The charity have said that accuracy was vital in “England’s first national sport”, which sees participants – who are weighed down by 20kg of steel armour and are on horseback – hitting their opponents with a 12ft lance to win points: five for a hit to the helmet, three for the shield and two for the torso.
Emily Sewell, English Heritage’s head of events, said that one of the misconceptions revolving around jousting was that the “intense clashes” were choreographed.
“It takes a great deal of precision and skill to aim the 12ft lance at a moving target and make the hit with the most points and it really matters to the knights – their honour is everything,” she said.

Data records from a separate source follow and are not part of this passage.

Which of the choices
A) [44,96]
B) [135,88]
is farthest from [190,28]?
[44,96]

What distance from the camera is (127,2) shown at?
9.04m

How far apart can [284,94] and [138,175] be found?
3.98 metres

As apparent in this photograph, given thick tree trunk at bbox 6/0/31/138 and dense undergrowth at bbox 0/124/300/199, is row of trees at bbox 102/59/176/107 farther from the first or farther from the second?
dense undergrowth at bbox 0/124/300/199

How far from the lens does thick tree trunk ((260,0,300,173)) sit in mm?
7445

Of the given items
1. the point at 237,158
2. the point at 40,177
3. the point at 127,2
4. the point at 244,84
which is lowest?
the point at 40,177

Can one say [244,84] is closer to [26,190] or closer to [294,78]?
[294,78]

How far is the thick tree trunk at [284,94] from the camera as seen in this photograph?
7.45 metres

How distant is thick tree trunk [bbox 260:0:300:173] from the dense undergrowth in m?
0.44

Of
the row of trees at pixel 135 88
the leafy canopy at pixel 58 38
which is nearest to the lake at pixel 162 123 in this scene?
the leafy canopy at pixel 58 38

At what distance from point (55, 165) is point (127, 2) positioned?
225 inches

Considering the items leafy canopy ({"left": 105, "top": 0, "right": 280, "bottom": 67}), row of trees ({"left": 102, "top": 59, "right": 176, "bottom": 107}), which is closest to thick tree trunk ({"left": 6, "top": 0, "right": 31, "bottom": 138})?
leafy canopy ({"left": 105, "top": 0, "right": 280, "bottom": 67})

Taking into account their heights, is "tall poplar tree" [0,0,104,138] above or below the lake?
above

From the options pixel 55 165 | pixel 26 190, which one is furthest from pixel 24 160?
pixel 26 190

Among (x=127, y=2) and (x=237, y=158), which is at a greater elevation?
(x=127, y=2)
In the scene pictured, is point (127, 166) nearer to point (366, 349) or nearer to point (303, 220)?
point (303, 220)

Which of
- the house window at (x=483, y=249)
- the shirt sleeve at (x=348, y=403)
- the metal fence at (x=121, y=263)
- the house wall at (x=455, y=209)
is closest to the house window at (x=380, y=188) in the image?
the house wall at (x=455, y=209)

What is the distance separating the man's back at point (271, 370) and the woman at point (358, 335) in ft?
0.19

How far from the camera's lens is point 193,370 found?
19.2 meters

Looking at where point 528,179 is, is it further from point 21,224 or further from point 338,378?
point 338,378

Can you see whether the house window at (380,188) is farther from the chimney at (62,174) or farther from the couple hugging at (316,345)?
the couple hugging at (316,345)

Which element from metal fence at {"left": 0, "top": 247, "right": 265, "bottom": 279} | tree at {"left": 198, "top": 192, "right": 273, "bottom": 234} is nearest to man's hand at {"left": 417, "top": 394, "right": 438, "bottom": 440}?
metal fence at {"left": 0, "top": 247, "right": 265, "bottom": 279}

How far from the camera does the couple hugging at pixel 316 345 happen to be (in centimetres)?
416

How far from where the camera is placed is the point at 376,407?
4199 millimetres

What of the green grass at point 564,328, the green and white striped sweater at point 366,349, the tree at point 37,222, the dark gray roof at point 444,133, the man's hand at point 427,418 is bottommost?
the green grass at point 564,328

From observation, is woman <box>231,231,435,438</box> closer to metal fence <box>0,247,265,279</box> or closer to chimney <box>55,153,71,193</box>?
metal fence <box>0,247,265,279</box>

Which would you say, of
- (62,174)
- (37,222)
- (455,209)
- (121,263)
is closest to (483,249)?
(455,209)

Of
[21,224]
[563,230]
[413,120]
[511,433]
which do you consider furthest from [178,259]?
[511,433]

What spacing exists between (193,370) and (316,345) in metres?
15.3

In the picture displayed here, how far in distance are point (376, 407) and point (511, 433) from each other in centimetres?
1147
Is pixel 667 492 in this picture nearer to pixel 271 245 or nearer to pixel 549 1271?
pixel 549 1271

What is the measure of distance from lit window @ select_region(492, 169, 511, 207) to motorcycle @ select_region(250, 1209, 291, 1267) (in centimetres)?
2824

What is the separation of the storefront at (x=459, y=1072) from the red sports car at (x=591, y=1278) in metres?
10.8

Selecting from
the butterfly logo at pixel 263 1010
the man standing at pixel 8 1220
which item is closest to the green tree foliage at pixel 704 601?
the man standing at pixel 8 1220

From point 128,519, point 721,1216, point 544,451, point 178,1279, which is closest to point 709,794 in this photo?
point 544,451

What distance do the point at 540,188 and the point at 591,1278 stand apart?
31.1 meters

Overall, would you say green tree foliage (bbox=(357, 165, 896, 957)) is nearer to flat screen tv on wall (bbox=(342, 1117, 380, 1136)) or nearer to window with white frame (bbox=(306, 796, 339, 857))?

“But it also currently requires our Knight Marshall to accurately observe the location of each hit every time, which is quite a challenge.”
The VAR system is regularly used in football, tennis and cricket, among other sports, to enable officials to reach more accurate decisions. However, some people who play the sport are not happy about the medieval sport being brought into the 21st century.
“The scoring can be tight, but we like the old-fashioned rule that the referee’s decision is final,” said Jeremy Richardson, who has been jousting for 40 years and is the managing director of The Knights of Royal England.
“We don’t like this newfangled, modern approach because we are recreating something from the 14th century. You may as well get drones in to fly above the horse’s heads!
“This technology will just slow the game down too. We’re not looking to bring jousting up to modern times, we are hoping to bring what happened in medieval times to families and young children.”
Jousting was a popular element of European medieval tournaments between the 13th and 16th centuries, in which knights showcased their martial skills.
In 2016, English Heritage launched a campaign for it to be recognised as an Olympic sport.
In January 2018 VAR technology was used for the first time during a competitive football game – between Brighton & Hove Albion and Crystal Palace – to help determine the outcomes of key incidents.